** Task to complete **
Reproduce every entry below word for word, leaving out the pictures.

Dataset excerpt
========================================================================

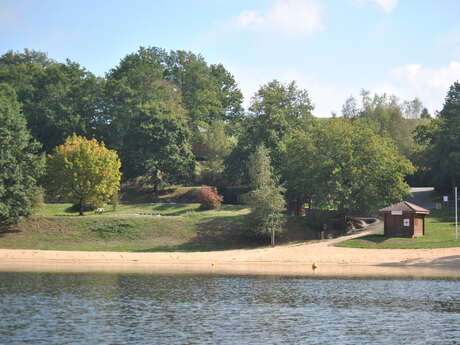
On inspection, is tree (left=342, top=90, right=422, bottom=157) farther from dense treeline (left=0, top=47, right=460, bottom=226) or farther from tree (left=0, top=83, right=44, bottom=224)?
tree (left=0, top=83, right=44, bottom=224)

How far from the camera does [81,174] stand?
76.0m

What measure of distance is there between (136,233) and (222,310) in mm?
36247

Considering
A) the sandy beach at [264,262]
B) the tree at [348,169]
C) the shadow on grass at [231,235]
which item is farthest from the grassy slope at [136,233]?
the tree at [348,169]

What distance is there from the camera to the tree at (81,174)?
75.8m

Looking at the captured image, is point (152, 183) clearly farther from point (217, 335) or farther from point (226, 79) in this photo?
point (217, 335)

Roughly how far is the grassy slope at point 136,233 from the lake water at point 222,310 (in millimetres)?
17524

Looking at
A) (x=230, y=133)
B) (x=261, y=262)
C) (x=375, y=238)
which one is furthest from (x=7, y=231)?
(x=230, y=133)

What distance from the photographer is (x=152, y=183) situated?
102125mm

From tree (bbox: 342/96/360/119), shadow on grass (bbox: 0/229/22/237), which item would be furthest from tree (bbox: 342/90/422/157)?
shadow on grass (bbox: 0/229/22/237)

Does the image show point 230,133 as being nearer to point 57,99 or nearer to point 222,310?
point 57,99

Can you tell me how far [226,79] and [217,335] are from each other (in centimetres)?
12602

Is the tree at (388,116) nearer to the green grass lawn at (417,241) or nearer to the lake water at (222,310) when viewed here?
the green grass lawn at (417,241)

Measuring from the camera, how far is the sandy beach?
189ft

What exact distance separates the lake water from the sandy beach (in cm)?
584
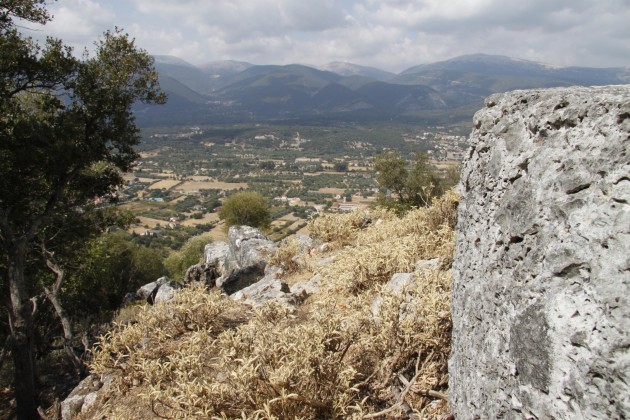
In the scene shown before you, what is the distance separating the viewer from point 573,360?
2066 millimetres

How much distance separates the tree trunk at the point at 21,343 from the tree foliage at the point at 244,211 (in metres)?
34.9

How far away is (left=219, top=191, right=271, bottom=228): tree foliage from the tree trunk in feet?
114

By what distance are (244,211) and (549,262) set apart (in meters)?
43.3

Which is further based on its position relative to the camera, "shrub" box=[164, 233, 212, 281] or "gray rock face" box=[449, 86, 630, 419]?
"shrub" box=[164, 233, 212, 281]

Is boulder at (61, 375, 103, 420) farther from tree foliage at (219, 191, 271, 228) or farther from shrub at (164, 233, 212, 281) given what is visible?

========================================================================

** Output of the exercise **
On inspection, is tree (left=342, top=90, right=422, bottom=157) farther from dense treeline (left=0, top=47, right=460, bottom=226) or farther from tree (left=0, top=83, right=44, bottom=224)?
tree (left=0, top=83, right=44, bottom=224)

How far from the camera does [81,174] stand?
76.0m

What measure of distance is there between (136,233) and (222,310) in mm?
36247

Considering
A) the sandy beach at [264,262]
B) the tree at [348,169]
C) the shadow on grass at [231,235]
which item is farthest from the grassy slope at [136,233]?
the tree at [348,169]

What distance is there from the camera to the tree at (81,174)?
75.8m

Looking at the captured image, is point (152, 183) clearly farther from point (217, 335) or farther from point (226, 79) in this photo?
point (217, 335)

Roughly how far is the grassy slope at point 136,233 from the lake water at point 222,310 (in millimetres)?
17524

Looking at
A) (x=230, y=133)
B) (x=261, y=262)
C) (x=375, y=238)
which one is furthest from (x=7, y=231)?
(x=230, y=133)

What distance from the photographer is (x=152, y=183) situated?
102125mm

From tree (bbox: 342/96/360/119), shadow on grass (bbox: 0/229/22/237), which item would be furthest from tree (bbox: 342/90/422/157)?
shadow on grass (bbox: 0/229/22/237)

Does the image show point 230,133 as being nearer to point 57,99 or nearer to point 222,310?
point 57,99

Can you tell me how far [226,79] and [217,335] are from each other (in centimetres)?
12602

Is the tree at (388,116) nearer to the green grass lawn at (417,241) or nearer to the lake water at (222,310) when viewed here?
the green grass lawn at (417,241)

Measuring from the camera, how far is the sandy beach?
189ft

What exact distance separates the lake water from the sandy beach (in cm)?
584
In the scene shown before you, what is the distance separating the viewer from point 573,360?
2066 millimetres

How much distance separates the tree trunk at the point at 21,343 from the tree foliage at the point at 244,211 (in metres)?
34.9

How far away is (left=219, top=191, right=271, bottom=228): tree foliage from the tree trunk in feet?
114

By what distance are (244,211) and (549,262) set apart (in meters)?
43.3

Which is further based on its position relative to the camera, "shrub" box=[164, 233, 212, 281] or "gray rock face" box=[449, 86, 630, 419]?
"shrub" box=[164, 233, 212, 281]

Is boulder at (61, 375, 103, 420) farther from tree foliage at (219, 191, 271, 228) or farther from shrub at (164, 233, 212, 281) given what is visible?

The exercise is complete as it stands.